Selective Predators: Natural Killer T Cells Take Aim at Solid Tumors
While surgery, radiation therapy and chemotherapy are still considered mainstays in cancer treatment, many oncologists and researchers are looking to immunotherapy as a way to treat cancer patients.
Baylor College of Medicine has announced a major collaboration with biotech company Cell Medica, to develop advanced technology for genetically engineered immune cells designed to treat solid tumors.
“This is really quite an important scientific endeavor because we’re working with leading-edge technology,” said Gregg Sando, chief executive officer of the London-based Cell Medica, which has its U.S. headquarters in the Texas Medical Center. “There are current generation products that we could start using now, but the focus is to take this technology to another level and make it work much more effectively against solid tumors.”
The partnership aims to accelerate the pre-clinical research of Leonid Metelitsa, M.D., Ph.D., professor of pediatrics – oncology at Baylor College of Medicine. His research team is part of the Texas Children’s Cancer Center and the Center for Cell and Gene Therapy at Baylor and Texas Children’s Hospital. Metelitsa investigated chimeric antigen receptor (CAR)-modified natural killer T cells (NKT) as a safe and effective platform for cancer treatment.
In exchange for Cell Medica’s expertise in cell therapy manufacturing and commercialization, Baylor provided the company with exclusive rights to the proprietary NKT cell platform, five product candidates and the option to license additional future products. Clinical trials should begin within the next two years.

Stored entries —
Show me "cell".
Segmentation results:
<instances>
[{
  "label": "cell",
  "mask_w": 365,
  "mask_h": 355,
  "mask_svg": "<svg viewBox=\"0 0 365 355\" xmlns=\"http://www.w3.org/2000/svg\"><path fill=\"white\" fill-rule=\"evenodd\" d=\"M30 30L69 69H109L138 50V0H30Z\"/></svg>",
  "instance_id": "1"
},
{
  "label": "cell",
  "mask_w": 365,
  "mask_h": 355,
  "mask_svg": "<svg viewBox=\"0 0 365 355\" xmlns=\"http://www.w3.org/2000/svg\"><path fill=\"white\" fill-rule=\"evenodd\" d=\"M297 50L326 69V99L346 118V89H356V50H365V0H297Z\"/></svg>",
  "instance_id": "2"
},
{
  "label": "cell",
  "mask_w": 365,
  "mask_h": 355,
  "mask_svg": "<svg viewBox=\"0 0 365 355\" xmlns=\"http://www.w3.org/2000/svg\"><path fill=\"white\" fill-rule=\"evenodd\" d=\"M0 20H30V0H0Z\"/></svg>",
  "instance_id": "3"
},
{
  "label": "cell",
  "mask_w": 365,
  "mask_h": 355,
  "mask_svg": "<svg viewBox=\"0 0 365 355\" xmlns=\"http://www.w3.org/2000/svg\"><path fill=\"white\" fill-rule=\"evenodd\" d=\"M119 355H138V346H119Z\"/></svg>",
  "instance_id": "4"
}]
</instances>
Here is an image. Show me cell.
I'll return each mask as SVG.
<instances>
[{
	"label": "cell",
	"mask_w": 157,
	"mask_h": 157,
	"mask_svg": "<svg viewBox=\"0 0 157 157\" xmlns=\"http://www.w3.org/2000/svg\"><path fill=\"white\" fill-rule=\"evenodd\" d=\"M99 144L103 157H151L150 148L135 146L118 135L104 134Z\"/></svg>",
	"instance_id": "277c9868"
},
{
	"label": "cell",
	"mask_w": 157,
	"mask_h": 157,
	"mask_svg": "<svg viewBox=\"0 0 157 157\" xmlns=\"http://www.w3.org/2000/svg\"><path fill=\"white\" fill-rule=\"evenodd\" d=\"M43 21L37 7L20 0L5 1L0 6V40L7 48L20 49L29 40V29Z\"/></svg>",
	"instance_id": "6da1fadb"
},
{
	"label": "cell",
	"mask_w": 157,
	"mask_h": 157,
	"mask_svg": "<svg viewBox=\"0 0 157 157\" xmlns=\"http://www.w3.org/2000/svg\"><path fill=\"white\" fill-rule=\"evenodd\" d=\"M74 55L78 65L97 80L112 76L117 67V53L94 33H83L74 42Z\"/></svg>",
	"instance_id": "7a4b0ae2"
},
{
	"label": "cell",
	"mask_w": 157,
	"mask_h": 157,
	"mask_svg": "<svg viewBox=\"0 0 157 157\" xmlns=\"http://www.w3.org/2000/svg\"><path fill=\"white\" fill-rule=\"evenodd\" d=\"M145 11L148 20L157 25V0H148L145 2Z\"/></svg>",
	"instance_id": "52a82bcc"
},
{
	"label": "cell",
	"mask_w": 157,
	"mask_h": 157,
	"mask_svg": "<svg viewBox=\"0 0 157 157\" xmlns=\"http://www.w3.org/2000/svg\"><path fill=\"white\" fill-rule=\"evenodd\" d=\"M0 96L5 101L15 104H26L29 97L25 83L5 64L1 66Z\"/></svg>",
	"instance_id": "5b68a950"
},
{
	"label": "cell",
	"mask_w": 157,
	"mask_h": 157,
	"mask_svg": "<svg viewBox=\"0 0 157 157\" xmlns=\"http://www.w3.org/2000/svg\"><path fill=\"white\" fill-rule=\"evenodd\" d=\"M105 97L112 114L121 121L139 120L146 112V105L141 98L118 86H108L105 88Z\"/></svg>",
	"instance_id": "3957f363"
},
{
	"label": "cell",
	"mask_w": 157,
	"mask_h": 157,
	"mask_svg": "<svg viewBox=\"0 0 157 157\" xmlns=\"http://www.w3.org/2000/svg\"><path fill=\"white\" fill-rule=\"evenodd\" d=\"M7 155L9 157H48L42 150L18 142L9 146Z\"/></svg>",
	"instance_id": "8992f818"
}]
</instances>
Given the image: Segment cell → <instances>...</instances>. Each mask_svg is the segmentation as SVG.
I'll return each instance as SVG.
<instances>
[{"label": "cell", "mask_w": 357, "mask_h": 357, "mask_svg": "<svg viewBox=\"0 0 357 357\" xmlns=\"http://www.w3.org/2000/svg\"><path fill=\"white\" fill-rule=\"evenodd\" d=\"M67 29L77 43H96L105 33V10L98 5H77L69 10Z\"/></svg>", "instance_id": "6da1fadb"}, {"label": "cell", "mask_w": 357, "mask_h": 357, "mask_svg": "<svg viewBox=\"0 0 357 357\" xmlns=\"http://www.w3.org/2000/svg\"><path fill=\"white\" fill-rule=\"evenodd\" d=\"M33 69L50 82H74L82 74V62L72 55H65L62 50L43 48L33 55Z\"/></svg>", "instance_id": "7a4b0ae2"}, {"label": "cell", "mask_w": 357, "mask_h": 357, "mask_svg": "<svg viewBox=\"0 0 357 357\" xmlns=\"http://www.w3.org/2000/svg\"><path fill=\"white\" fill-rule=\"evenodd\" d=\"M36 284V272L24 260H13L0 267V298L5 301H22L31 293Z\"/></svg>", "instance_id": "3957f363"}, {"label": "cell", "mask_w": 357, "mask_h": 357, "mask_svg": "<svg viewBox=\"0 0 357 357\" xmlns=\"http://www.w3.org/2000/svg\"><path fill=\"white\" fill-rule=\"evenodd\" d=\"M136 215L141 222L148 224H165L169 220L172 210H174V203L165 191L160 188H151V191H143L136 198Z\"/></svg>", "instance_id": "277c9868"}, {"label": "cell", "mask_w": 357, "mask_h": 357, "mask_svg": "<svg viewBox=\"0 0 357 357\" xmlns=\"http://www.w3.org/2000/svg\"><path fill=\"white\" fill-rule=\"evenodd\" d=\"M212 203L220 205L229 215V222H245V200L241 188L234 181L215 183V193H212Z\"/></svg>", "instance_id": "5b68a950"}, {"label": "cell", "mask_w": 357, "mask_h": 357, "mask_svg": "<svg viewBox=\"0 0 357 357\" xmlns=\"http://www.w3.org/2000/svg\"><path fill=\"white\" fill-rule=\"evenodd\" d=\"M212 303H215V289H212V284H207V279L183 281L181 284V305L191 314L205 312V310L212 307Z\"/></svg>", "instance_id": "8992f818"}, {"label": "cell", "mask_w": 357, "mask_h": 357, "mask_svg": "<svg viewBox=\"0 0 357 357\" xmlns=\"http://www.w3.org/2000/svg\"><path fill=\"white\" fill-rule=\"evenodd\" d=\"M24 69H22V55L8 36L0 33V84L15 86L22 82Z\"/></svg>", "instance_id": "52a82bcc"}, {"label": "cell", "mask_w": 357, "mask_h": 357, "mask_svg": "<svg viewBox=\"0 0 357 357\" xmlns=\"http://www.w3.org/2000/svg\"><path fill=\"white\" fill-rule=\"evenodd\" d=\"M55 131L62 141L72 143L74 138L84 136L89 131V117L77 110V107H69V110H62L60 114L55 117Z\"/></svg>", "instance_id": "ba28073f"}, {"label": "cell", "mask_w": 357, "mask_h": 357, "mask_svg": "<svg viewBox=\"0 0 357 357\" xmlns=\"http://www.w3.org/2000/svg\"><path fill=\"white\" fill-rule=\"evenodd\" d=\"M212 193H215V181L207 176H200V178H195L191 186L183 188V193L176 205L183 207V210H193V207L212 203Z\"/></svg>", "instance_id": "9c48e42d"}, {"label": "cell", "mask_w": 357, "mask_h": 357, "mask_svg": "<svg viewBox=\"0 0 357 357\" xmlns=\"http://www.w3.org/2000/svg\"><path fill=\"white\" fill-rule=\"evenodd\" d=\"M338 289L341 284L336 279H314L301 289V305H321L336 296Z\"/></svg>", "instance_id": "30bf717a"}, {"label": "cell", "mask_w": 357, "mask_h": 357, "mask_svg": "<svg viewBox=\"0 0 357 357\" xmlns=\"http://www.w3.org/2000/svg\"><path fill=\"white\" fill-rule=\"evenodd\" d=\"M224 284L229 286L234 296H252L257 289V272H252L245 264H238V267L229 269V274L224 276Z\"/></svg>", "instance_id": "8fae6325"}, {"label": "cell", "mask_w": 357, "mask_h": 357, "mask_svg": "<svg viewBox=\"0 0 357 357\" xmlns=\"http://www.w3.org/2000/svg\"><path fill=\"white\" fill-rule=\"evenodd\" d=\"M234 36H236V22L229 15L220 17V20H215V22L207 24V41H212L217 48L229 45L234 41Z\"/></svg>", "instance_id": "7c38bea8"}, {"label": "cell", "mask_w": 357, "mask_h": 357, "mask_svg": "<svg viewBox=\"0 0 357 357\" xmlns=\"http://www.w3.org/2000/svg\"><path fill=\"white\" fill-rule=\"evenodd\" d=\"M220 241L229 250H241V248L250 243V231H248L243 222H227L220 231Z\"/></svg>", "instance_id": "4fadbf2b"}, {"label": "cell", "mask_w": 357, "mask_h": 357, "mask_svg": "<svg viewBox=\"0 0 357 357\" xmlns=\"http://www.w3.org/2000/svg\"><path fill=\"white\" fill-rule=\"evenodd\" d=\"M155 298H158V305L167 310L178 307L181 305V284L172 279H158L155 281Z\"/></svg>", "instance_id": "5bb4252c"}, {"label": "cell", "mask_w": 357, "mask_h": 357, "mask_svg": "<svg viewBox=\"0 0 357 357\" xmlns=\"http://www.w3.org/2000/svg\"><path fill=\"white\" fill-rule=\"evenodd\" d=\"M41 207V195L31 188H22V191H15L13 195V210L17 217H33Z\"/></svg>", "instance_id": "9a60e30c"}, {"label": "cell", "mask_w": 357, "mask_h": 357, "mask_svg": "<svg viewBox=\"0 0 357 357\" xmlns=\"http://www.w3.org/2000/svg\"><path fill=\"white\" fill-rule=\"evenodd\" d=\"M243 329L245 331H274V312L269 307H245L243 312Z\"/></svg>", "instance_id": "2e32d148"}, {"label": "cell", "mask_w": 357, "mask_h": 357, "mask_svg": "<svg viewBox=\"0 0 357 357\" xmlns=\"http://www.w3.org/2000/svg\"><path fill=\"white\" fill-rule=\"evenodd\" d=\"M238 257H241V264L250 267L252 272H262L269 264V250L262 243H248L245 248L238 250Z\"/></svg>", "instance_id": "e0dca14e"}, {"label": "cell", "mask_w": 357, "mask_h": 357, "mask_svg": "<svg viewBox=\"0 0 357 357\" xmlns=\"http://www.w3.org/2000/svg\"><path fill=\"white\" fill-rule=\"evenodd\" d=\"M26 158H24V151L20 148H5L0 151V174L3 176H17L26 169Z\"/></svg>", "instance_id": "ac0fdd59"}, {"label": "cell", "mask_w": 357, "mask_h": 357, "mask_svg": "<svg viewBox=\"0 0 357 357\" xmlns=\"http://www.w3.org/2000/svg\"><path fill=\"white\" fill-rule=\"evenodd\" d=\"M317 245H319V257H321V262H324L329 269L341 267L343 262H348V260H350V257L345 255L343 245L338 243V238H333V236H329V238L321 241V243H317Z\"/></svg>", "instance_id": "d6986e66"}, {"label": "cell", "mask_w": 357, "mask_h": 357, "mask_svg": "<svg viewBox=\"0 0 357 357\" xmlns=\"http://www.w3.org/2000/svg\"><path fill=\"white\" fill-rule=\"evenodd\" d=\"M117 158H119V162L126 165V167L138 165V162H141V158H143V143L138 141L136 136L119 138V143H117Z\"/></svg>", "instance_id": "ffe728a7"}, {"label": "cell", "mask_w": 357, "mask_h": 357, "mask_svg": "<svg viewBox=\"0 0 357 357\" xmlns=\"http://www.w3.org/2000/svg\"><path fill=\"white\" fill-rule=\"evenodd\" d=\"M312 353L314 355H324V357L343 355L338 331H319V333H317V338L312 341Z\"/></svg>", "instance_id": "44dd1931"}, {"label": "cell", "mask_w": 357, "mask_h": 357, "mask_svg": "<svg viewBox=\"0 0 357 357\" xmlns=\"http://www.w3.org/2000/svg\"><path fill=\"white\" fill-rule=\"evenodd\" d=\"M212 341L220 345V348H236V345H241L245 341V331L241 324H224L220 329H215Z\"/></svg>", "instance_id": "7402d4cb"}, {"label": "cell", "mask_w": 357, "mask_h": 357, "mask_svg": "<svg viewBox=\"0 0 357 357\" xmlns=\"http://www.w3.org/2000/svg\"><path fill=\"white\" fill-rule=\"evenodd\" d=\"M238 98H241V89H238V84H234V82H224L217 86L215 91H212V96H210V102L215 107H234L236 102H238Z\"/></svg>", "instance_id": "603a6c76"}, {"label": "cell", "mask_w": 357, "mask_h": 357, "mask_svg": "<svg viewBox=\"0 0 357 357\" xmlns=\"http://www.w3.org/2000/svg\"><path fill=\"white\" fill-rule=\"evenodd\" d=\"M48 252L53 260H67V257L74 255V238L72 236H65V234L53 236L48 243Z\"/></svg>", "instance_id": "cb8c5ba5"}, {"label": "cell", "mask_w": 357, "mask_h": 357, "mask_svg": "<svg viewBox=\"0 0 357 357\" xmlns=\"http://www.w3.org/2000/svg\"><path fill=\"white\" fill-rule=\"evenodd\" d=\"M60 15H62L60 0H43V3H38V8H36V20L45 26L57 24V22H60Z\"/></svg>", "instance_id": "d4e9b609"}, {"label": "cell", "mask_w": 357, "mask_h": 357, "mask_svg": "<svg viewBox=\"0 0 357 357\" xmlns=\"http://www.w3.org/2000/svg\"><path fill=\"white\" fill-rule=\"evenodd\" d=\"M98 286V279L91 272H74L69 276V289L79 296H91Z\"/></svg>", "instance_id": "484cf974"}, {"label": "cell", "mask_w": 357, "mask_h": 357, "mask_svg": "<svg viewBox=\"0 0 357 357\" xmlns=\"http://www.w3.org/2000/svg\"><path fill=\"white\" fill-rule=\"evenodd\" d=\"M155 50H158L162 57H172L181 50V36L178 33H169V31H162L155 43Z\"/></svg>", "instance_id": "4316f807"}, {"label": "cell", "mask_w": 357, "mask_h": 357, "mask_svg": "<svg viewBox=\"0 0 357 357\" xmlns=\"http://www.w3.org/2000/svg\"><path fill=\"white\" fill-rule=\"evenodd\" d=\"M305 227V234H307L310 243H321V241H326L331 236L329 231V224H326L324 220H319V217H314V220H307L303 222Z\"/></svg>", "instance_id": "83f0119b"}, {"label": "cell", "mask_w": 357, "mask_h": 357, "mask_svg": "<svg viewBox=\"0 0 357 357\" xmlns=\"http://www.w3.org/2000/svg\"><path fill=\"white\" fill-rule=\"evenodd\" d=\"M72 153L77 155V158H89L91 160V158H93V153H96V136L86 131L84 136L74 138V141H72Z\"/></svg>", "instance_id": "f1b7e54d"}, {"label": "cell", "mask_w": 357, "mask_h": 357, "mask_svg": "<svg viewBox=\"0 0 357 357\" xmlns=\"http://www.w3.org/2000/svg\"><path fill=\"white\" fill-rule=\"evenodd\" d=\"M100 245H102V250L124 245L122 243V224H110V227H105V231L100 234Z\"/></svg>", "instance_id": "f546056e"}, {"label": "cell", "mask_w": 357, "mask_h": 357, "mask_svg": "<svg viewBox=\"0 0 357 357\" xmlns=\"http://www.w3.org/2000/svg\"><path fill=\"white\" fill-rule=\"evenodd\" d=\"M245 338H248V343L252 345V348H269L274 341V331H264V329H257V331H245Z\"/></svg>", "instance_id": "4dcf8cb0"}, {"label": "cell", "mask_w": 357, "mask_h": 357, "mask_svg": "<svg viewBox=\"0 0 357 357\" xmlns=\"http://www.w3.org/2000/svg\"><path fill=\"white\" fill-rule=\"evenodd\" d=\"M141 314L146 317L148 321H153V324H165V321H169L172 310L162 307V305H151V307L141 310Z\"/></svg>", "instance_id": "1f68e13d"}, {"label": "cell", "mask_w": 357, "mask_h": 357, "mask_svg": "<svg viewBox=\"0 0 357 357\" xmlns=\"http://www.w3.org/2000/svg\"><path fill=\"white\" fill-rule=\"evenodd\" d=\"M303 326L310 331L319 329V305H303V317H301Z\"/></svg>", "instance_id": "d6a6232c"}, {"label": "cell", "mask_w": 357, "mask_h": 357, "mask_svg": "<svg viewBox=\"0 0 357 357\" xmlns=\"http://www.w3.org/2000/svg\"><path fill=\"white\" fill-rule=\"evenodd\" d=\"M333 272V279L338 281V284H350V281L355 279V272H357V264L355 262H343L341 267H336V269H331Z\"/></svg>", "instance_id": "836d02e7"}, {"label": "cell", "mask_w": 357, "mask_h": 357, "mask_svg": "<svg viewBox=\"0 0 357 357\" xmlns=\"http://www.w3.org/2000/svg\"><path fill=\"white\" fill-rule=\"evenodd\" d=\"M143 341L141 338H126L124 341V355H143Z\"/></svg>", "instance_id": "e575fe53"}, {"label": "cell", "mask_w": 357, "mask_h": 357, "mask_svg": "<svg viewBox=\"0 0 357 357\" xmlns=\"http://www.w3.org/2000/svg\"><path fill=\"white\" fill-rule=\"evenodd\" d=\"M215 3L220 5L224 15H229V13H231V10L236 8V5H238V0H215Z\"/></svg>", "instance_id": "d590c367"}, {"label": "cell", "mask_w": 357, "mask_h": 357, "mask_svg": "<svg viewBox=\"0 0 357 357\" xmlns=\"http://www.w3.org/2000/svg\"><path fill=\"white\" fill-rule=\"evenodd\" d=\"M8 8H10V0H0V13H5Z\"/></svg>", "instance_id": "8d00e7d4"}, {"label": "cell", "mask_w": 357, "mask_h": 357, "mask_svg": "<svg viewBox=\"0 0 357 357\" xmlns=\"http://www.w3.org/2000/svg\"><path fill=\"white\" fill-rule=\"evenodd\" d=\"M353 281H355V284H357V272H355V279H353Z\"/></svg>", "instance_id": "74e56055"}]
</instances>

Work to complete —
Pick up the article on natural killer T cells and solid tumors after its last sentence and keep it going. These items have no connection to the text about natural killer T cells.

Reply —
“This is an exciting development in the field of cancer immunotherapy,” Metelitsa said. “The joint program with Cell Medica provides a unique opportunity for me to see a real translation of my pre-clinical research into clinical practice. Without Cell Medica’s support, it would probably take us another five to 10 years to get there.”
In recent years, the scientific community has seen considerable success harnessing the power of immune cells, specifically T cells, against blood-related malignancies. This subtype of white blood cells is extracted from the patient and genetically engineered with CARs, which enable the T cells to identify antigens on tumor cells. Doctors then grow the T cells in the laboratory and infuse patients with the new and improved cells, boosting their immune systems with powerful cancer-fighting ingredients.
Currently, CAR T cells are limited to patients with blood cancers. But after moving to Baylor in 2009, Metelitsa realized that the same process—adding CARs to specialized immune cells with natural anti-tumor properties—could treat a larger, unmet population: solid tumor patients. More than 90 percent of all cancers are solid tumors, including breast, colon and lung cancers common in adults, and neuroblastoma, sarcomas and brain tumors in children, according to Metelitsa.
“That’s why there is such a big race to develop therapies that could be effective for solid tumors,” he said.
Because solid tumors are equipped with a toxic, protective shield that suppresses immune responses, the body’s white blood cells cannot recognize or attack the malignancy when it reaches the tumor, leaving the patient at the cancer’s mercy. Enter the natural killer T cells, highly selective predators adept at attacking solid tumors. These white blood cells have unique properties that give them the natural ability to localize to the tumor site and disable the tumor’s immunosuppressive response mechanism.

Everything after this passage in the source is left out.